* **WORKING DATA**
/---
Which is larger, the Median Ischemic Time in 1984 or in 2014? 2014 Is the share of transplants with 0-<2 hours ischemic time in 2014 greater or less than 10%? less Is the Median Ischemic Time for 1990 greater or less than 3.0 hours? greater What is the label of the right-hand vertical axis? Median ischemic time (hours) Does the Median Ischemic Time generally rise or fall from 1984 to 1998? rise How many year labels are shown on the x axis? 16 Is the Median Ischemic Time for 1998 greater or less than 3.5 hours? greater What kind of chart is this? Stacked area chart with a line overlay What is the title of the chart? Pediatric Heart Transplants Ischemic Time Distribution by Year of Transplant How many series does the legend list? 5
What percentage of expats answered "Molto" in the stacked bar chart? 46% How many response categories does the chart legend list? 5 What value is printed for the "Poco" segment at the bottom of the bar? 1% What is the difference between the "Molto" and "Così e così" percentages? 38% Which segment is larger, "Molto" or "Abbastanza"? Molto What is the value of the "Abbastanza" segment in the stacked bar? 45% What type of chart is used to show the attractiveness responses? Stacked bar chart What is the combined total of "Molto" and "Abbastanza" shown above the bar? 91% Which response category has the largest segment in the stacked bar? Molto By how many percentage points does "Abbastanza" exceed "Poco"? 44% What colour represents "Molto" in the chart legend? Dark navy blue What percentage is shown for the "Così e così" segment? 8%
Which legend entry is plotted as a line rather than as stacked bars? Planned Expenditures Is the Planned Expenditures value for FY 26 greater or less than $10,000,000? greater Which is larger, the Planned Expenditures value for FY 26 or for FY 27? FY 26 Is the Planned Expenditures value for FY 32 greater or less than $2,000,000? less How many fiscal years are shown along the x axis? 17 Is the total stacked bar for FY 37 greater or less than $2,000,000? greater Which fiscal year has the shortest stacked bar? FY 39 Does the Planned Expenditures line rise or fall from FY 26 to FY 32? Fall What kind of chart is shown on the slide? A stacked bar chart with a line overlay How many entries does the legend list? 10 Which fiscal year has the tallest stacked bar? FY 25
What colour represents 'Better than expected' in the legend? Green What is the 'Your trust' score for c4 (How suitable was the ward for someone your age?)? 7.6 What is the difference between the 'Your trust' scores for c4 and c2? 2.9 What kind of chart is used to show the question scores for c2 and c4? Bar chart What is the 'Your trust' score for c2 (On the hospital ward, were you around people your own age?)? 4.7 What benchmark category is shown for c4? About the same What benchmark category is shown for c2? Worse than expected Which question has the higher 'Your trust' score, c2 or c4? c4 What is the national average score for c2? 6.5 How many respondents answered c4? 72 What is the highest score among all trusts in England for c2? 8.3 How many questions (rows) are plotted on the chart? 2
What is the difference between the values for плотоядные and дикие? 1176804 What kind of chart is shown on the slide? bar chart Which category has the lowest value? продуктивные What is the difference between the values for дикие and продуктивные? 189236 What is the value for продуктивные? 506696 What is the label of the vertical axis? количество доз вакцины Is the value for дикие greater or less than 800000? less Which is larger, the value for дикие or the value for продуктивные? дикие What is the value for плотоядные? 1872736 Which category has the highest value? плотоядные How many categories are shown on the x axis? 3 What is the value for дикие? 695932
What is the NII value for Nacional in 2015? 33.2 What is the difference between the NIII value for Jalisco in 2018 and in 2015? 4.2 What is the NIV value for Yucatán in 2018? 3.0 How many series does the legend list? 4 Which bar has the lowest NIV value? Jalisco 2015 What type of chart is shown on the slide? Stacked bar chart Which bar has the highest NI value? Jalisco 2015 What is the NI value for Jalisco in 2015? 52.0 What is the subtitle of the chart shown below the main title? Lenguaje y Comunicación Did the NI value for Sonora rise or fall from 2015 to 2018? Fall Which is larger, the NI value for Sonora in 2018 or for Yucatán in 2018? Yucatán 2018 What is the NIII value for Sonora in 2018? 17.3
\---
* **WORK ORDER**
Return the listing above, unchanged, from its first line through the line with "What percentage of".

* **REPLY TO THE EXERCISE**
Which is larger, the Median Ischemic Time in 1984 or in 2014? 2014 Is the share of transplants with 0-<2 hours ischemic time in 2014 greater or less than 10%? less Is the Median Ischemic Time for 1990 greater or less than 3.0 hours? greater What is the label of the right-hand vertical axis? Median ischemic time (hours) Does the Median Ischemic Time generally rise or fall from 1984 to 1998? rise How many year labels are shown on the x axis? 16 Is the Median Ischemic Time for 1998 greater or less than 3.5 hours? greater What kind of chart is this? Stacked area chart with a line overlay What is the title of the chart? Pediatric Heart Transplants Ischemic Time Distribution by Year of Transplant How many series does the legend list? 5
What percentage of expats answered "Molto" in the stacked bar chart? 46% How many response categories does the chart legend list? 5 What value is printed for the "Poco" segment at the bottom of the bar? 1% What is the difference between the "Molto" and "Così e così" percentages? 38% Which segment is larger, "Molto" or "Abbastanza"? Molto What is the value of the "Abbastanza" segment in the stacked bar? 45% What type of chart is used to show the attractiveness responses? Stacked bar chart What is the combined total of "Molto" and "Abbastanza" shown above the bar? 91% Which response category has the largest segment in the stacked bar? Molto By how many percentage points does "Abbastanza" exceed "Poco"? 44% What colour represents "Molto" in the chart legend? Dark navy blue What percentage is shown for the "Così e così" segment? 8%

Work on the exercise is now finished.